C’est contre cette obstination à défendre et à répandre une doctrine fausse sujette à mille conséquences fâcheuses que s’éleva Bossuet. M. Géruzez demande malicieusement si les casuistes prétendent nous défendre d’aimer Dieu ? Ce n’est pas bien poser la question. Pour justifier entièrement Bossuet, il suffit de faire une distinction très simple entre deux sortes de mysticisme : entre le mysticisme excessif, périlleux, déréglé, que sous divers noms et à diverses époques l’église a toujours condamné, et cet autre mysticisme pur et tempéré qu’elle souffre et même qu’elle protége ; d’un côté le mysticisme de Molinos et de Mme Guyon ; de l’autre, celui de saint Bonaventure, de Gerson et de sainte Thérèse. Bossuet, interprète toujours fidèle de l’esprit de l’église, comprend, accepte, encourage le mysticisme réglé ; il ne poursuit, il ne défend que le mysticisme corrompu, le quiétisme.
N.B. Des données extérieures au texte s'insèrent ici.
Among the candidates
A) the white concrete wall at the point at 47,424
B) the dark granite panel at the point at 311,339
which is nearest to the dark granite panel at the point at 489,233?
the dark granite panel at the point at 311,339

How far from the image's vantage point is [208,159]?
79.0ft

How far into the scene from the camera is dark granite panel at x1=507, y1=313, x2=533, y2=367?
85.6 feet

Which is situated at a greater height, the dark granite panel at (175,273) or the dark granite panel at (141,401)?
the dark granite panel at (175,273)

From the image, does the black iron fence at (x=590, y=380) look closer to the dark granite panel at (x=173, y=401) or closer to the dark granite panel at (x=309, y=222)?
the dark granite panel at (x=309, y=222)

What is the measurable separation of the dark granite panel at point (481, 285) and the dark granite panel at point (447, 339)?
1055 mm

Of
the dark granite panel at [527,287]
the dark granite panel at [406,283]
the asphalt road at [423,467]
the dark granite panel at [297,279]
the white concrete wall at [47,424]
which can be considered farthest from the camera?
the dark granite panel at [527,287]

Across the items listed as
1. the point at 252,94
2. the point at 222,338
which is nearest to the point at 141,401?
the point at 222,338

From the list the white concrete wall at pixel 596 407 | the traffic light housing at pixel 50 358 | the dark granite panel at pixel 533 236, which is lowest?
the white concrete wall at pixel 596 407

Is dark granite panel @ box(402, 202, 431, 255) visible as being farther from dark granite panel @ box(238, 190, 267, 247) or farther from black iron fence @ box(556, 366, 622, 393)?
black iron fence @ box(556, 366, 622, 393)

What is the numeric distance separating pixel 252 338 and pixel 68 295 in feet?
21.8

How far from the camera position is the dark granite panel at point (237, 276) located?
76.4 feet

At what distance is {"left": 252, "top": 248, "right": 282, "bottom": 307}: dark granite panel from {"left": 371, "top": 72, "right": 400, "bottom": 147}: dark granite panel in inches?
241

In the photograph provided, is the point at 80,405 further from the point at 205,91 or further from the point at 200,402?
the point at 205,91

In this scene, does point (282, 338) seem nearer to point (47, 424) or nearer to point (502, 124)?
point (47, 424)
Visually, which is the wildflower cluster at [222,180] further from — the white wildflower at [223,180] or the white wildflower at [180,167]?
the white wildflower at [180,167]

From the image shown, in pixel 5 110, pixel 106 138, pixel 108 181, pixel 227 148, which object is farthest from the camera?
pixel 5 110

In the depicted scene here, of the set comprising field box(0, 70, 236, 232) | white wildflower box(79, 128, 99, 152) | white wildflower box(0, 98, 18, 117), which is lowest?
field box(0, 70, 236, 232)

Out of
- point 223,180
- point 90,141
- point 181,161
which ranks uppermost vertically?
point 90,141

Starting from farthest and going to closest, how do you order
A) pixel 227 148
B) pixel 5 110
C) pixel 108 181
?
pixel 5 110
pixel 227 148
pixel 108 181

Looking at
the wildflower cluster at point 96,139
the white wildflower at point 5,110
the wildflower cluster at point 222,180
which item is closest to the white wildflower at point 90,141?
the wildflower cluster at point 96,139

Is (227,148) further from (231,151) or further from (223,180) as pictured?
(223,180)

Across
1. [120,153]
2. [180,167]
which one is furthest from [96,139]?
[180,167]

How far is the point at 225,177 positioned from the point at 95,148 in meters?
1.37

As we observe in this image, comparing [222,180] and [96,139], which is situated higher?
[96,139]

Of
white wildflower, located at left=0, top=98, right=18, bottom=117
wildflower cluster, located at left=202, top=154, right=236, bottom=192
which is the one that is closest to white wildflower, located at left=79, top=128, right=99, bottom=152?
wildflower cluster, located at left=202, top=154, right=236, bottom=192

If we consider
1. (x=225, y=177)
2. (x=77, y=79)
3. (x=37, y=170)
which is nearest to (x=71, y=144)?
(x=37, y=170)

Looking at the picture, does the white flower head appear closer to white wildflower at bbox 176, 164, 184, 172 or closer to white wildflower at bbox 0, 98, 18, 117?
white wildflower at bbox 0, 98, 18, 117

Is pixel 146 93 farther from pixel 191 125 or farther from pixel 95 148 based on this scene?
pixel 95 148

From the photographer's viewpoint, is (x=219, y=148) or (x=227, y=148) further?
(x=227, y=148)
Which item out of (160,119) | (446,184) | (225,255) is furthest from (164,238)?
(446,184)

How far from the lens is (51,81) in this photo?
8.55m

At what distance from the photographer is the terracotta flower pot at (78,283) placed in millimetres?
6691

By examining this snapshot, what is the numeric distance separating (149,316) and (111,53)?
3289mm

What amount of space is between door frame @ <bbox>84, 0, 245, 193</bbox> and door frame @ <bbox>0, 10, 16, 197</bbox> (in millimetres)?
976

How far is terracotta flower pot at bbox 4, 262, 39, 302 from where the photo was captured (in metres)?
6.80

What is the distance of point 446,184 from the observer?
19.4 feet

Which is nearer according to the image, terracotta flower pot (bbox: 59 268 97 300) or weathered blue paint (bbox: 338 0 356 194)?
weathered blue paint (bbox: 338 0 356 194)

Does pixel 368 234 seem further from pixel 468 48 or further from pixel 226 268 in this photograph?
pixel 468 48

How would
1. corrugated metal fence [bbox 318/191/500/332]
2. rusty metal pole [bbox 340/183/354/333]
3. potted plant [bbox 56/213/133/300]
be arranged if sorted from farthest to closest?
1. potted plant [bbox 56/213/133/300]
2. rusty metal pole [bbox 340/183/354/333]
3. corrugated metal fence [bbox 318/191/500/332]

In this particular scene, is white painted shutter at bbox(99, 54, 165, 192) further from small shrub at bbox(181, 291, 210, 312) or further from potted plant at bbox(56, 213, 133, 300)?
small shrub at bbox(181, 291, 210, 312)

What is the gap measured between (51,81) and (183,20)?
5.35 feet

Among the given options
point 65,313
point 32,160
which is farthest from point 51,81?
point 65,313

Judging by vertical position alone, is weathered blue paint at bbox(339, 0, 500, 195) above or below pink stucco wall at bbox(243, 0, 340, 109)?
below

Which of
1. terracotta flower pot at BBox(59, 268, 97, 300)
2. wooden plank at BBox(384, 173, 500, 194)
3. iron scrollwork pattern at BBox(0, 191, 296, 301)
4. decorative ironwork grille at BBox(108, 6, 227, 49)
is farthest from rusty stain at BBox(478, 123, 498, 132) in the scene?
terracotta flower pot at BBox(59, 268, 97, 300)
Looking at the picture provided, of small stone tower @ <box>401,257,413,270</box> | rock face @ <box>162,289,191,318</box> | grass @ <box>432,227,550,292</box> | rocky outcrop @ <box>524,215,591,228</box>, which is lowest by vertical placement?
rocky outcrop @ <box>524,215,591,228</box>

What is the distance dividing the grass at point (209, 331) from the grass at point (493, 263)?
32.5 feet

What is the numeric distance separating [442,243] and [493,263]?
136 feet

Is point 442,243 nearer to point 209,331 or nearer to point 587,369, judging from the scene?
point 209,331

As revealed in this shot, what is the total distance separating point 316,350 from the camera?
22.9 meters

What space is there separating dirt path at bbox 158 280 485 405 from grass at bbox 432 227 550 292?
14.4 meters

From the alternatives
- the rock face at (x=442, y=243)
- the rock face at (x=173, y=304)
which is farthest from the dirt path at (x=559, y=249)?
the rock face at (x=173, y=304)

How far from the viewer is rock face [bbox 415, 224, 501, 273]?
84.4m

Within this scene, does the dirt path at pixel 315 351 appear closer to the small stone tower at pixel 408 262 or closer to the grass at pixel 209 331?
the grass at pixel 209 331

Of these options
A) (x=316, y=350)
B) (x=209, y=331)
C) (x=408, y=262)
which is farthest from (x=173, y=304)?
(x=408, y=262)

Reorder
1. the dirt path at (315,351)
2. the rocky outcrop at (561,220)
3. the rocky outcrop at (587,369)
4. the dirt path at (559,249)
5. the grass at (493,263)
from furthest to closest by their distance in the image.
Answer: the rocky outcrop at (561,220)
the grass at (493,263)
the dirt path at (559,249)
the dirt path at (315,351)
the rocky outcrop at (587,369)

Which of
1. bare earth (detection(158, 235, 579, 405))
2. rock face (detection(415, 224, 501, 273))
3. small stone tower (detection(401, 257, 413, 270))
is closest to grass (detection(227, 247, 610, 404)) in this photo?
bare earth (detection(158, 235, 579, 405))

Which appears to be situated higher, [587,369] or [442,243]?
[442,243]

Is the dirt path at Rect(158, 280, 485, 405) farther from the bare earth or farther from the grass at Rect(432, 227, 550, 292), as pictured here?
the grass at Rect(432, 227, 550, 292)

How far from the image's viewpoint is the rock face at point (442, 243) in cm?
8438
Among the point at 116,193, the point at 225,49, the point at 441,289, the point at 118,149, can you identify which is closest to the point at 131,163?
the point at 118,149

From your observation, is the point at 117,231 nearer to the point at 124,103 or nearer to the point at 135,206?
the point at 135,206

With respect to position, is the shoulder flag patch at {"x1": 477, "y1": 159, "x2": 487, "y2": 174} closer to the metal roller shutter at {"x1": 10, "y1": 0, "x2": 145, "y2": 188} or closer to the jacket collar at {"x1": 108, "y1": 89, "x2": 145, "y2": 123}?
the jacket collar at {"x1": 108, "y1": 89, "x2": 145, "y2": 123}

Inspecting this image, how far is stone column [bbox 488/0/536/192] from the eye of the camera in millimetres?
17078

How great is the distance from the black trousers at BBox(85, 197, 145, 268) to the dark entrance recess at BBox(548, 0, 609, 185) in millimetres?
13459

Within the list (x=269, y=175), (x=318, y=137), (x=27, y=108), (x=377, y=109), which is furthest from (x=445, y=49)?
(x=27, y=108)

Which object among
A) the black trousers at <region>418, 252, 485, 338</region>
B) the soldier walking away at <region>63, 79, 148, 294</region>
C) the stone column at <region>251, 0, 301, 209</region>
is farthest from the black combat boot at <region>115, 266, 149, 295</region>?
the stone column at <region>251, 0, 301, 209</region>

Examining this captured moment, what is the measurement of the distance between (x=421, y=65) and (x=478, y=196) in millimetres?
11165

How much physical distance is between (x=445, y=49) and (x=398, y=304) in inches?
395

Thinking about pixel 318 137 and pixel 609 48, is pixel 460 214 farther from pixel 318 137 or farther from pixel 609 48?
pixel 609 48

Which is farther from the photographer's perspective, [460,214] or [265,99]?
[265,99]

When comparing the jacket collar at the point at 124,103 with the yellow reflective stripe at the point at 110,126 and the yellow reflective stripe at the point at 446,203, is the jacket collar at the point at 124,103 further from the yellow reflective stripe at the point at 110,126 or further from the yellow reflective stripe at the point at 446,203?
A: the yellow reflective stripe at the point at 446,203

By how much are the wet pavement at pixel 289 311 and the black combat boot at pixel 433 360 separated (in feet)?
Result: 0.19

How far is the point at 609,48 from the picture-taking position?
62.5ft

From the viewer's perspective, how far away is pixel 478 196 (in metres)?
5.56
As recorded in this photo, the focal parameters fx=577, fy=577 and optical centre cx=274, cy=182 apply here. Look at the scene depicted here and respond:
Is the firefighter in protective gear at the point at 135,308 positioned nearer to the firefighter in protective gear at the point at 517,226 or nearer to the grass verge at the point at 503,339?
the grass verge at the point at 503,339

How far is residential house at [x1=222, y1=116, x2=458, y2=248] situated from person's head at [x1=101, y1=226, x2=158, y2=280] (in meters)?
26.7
Un des plus beaux caractères de l’église chrétienne aux jours de sa force et de sa grandeur, c’était d’embrasser dans son vaste sein tous les développemens si riches, si variés, de la nature humaine. Or, le mysticisme n’a rien de périlleux et de mauvais que ses excès ; le principe en est excellent. Que dis-je ? le fond du mysticisme, c’est le sentiment religieux lui-même, c’est le besoin ardent d’élever à Dieu son esprit et son cœur, d’entretenir avec lui je ne sais quel merveilleux commerce où les sens et le corps n’ont plus de part, de rapporter à l’être des êtres tout ce que nous sommes, à sa lumière éternelle les faibles rayons qui éclairent notre intelligence, à ce foyer inépuisable d’amour, à cet objet désirable par excellence, toutes nos affections, toutes nos espérances, tous nos désirs ; c’est, en un mot, de quitter la terre pour le ciel, le réel pour l’idéal, le temps pour l’éternité, de nous quitter nous-mêmes, pour ainsi dire, ou du moins tout ce qui en nous tient à ce monde, pour aller à Dieu, pour vivre et habiter en lui. Si tel est le principe du mysticisme, demander à une religion de le proscrire, c’est lui demander de se détruire elle-même. La seule chose qu’elle ait à faire, c’est de le tempérer. Il ne faudrait point, en effet, que le mysticisme, en nous élevant de la terre au ciel, nous fît oublier que Dieu nous a mis dans ce monde pour y accomplir une destinée, pour y remplir des devoirs, pour y laisser des œuvres de justice et de charité. Il ne faudrait pas surtout qu’en donnant à l’ardeur contemplative de l’ame une exaltation démesurée, le mysticisme établît dans les divers élémens de la nature humaine une sorte de séparation toujours périlleuse, et, laissant toute la partie active de notre être sans objet et sans discipline aboutît enfin, par le goût exagéré d’une perfection ici-bas impossible, aux dérèglemens les plus bizarres ou les plus coupables de l’imagination et des sens.